Several other schools have divested from Fossil fuel industries, including Yale University. Do you think that a more corporate-driven, financial strategy is going to be effective in halting climate change?
I absolutely do. Those universities that have fully and partially divested, like Yale and Syracuse, are great examples, they have seen an increase in interest in their schools as students value their commitment to prevent climate change. I do think those other universities will influence AU. AU is trying to sell us this notion that if we try to stop using straws, start recycling and composting on campus - all of which are great things to do, don’t get me wrong, - but they’re trying to convince us that that’s going to be the solution. And that’s not even close.
We have to convince the people in power, the people who have money invested in these corporations, to make the responsible and socially aware decisions. It’s not about the individual decisions we make, even though we should try to lead more sustainable and environmentally friendly lives. It’s completely about the corporations and the institutions, the systems that actively participate in and also perpetuate climate change.
The reason why I wanted to reach out to Fossil Free is because I was intrigued by your campaign around campus. Have you received any sort of push-back from students or the university about it?

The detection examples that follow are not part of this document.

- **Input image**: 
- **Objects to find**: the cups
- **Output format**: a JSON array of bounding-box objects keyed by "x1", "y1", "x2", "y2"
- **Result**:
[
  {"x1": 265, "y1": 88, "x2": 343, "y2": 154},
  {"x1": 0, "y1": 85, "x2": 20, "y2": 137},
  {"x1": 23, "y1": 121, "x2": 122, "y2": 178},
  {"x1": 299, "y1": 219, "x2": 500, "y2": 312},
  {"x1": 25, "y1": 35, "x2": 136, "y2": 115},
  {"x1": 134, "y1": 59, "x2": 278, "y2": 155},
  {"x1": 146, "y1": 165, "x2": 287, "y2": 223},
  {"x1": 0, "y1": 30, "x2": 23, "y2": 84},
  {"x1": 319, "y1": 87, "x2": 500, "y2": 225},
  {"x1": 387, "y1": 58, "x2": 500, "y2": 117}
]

The University didn’t reach out to us directly, but they did re-publish some 2016 guidelines about chalking. It’s very specific - basically implying that we were vandalizing or breaking university rules. Any vandalism we took part in this week - the effects of it are nowhere near as permanent as the effects of destroying the climate with investments in fossil fuels. So we’re not worried about that.
Additionally, pushback we may get from students is that it is a hindrance to maintenance staff. To that we say it is washable chalk - it does no lasting damage and is easy to remove. And regarding the maintenance staff, every time we plan a campaign we consider the staff’s role in clean-up. And we do not want to create a bigger burden for the staff, because we attribute the investment in fossil fuels solely to AU’s administration and their board of trustees. But we do believe it is worth the cost of having to wash off the chalk if it spreads awareness to students who previously did not know that we were invested in fossil fuels.
Have you gotten more attention since the campaign?
Yes, a few have reached out to our Facebook page and emailed us. Many of those students had no prior knowledge of the situation, which is great and exactly what we were aiming to do. It definitely angered some people who already disagreed with us, but we are here to inform students about the problem and contribute to a conversation. If we can generate conversation and interest, that’s what we’re here to do.